While no wine really dazzled, the St Emilions were the most varied, while of those wines from the Graves, those from the Pessac-Leognan appellation, Chateau Malartic-Lagraviere was particularly popular amongst the tasters for its "unusual succulence". However, Robinson preferred De Fieuzal, which she describes as "another over-performer" from this appellation and vintage, and very much better value. And with prices for this vintage being the most affordable this century, this could be the time to splash out.

 

Robinson says that a handful of wines stood out from the pack as being excellent buys, offering particular value for money. She recommends the Chateau Bernadotte which can be picked up for 7.8 Euros in France and for £12.95 from the Fine Wine Company of Edinburgh. However, she warns that Chateau Fournas-Bernadotte is the second wine of Chateau Bernadotte, and some retailers may confuse the two. "There are certainly bargains to be had from the 2002 vintage, even if there are few heart-stopping thrills," she sums up.

 

THE INDEPENDENT

After a recent tasting of wines from boutique wineries, a first for the trade, Anthony Rose enthuses about their ability to offer small quantities of excellent wines that the big boys just won't touch. And with the increasing efficiency of the internet, it's often just as convenient to buy from these small wineries as from independent wine merchants, he says.

 

He commends SWIG Wines (swig.co.uk), who used the event to showcase growers from both Europe and the new world. Their Yabby Lake Pinot Noir from the Mornington Peninsula at £14.50, was matched by an "exotic" Yabby Lake Chardonnay (£21). Rose was also impressed by Colosanti, a small wine merchant which imports distinctive Italian wines. He particularly admired a "polished, beautifully oaked modern dark cherry and damson-fruity barbera" the 2005 Tenuta Olim Bauda Barbera d'Asti Superiore Nizza (£16.25), and from Le Marche, the "excellent" 2005 Piantate Lunghe Conero DOCG Rossini, at £20.65, "an ultra-stylish red made from the montepulicano grape in Ancona's Monte Conero vineyards".

 

DAILY MAIL
How best to store wine when most homes nowadays don't have cellars is what's concerning Olly Smith this week. While wine is increasingly made for immediate consumption, there are some bottles which are nice to lay down. Smith says the key to storage is maintaining a consistent temperature, ideally around 11C. Attics are useless - too hot in summer, too cold in winter, and avoid direct sunlight.
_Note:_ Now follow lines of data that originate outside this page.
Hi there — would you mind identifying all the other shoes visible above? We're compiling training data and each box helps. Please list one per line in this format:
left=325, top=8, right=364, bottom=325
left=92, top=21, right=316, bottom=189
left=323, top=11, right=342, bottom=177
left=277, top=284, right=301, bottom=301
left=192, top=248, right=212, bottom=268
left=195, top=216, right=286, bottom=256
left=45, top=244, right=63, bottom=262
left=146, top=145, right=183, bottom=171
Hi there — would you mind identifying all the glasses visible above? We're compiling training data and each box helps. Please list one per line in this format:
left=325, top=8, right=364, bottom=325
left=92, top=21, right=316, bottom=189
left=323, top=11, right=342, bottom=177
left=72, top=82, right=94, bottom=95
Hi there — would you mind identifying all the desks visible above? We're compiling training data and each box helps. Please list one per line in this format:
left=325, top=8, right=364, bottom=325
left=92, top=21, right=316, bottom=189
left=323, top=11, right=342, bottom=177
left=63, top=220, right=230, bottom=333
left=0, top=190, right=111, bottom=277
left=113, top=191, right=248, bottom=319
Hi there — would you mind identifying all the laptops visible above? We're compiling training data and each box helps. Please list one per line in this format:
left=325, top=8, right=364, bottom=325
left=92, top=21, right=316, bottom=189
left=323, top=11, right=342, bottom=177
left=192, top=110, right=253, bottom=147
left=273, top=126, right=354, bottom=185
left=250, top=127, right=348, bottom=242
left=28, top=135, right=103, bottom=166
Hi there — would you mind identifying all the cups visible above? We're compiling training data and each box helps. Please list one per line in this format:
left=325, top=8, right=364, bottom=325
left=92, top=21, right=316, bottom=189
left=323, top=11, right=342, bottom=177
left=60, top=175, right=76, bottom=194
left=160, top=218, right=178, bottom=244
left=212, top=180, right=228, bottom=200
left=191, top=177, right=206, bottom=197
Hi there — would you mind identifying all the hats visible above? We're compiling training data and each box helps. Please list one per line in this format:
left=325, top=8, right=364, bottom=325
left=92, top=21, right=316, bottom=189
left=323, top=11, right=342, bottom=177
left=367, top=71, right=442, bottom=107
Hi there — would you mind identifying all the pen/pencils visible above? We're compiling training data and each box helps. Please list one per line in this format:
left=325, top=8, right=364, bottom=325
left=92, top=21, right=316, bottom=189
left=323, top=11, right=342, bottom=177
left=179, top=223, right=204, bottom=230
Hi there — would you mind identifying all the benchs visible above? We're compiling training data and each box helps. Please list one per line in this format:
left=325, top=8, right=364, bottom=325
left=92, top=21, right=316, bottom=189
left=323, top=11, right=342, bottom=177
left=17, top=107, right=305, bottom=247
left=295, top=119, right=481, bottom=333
While you could invest in a wine fridge, wines generally just need to be laid on their side somewhere cool and dark. Alternatively, you could have someone store the wine on your behalf. Smith recommends Berry Bros and Rudd's service, which starts at £10.80 a case.

 

Wines he suggests which are worth laying down include the 2006 Villa Maria Reserve Merlot Gimblett Gravells, (£17, Waitrose), which is "layered and multi-dimensional with rich fruit", and the 2008 Pechstein Riesling, (£25, Leathwaites), which Smith declares a "top tipple that already has plenty of fresh lime zing."